─── 本文 ───

2019年3月13日水曜日

暗闇、そして新たな痛み

サイコパスという嵐が過ぎ去った。
しばらくの間は、人生もぱたりと動きを止めてしまったかのように感じられるだろう。


残されたエネルギーを必死に振り絞り、徹底的にリサーチ。
「やっぱりあの人、サイコパスで間違いない」との確信に至った。
それと同時に、壊れた自分の修復作業にも取り組まねばならなかった。
一体いつになったら周囲の世界が再び息を吹き返すのだろう。
少なくとも、本来のあなたらしさが戻ってくるまでは、そのような日が訪れることなど無さそうだ。


とはいえ、人生が一瞬でもその歩みを止めるなどということは、現実世界にいる限りまずあり得ない。
生きていれば誰だって辛い目に遭うし、嫌なことも起こる。
友達や家族の死は容赦なく訪れるし、人間関係も壊れる時は壊れる。

─── 提供データ ───

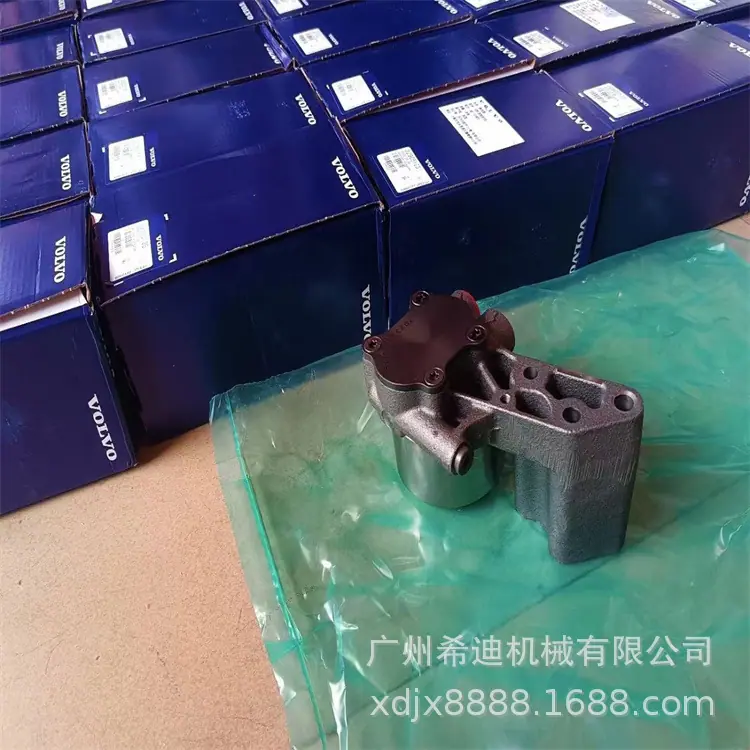 微信图片_20240518192737.jpg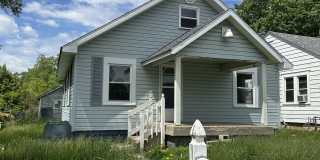 2011 South Waldemere Avenue Gallery 1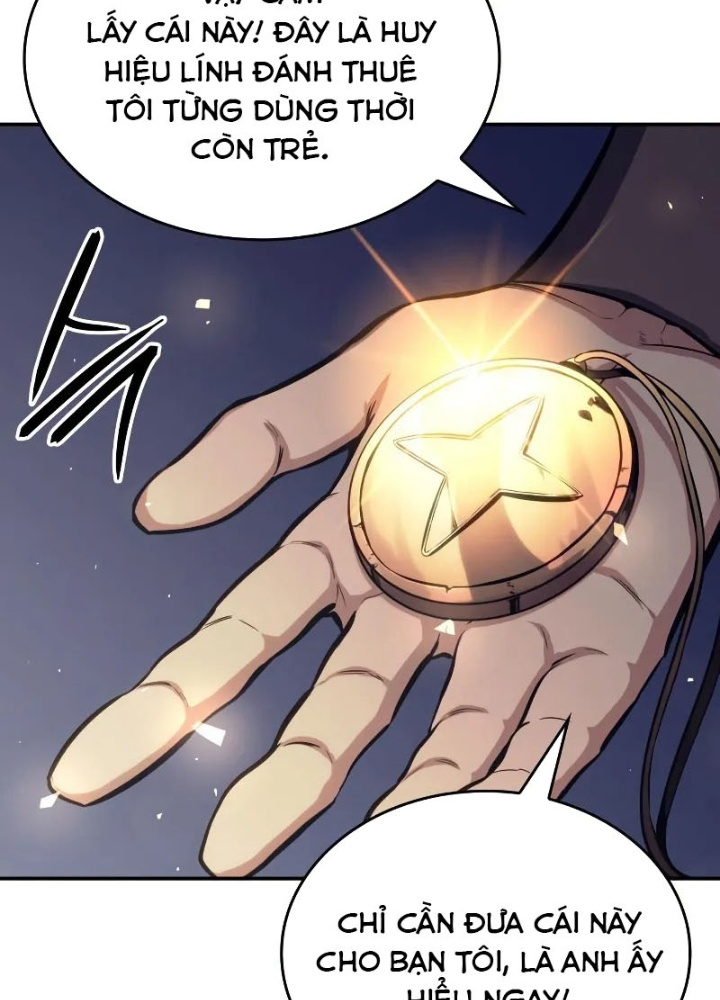 Anh Hùng Không Máu Lệ Chapter 3 - 253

───

** やること **
1. 本文によると、現実世界では人生が一瞬でも歩みを止めることはまずあり得ないとされる。その理由を本文に沿って1〜3文で説明せよ。
2. 本文のうち、「それと同時に、壊れた自分の修復作業にも取り組まねばならなかった。」から「生きていれば誰だって辛い目に遭うし、嫌なことも起こる。」までを、その語句も含めてそのまま書き出して返せ。

** 解答 **
1. 生きていれば誰でも辛い目に遭い、嫌なことも起こるからだ。友達や家族の死は容赦なく訪れ、人間関係も壊れる時は壊れる。

2.
それと同時に、壊れた自分の修復作業にも取り組まねばならなかった。
一体いつになったら周囲の世界が再び息を吹き返すのだろう。
少なくとも、本来のあなたらしさが戻ってくるまでは、そのような日が訪れることなど無さそうだ。


とはいえ、人生が一瞬でもその歩みを止めるなどということは、現実世界にいる限りまずあり得ない。
生きていれば誰だって辛い目に遭うし、嫌なことも起こる。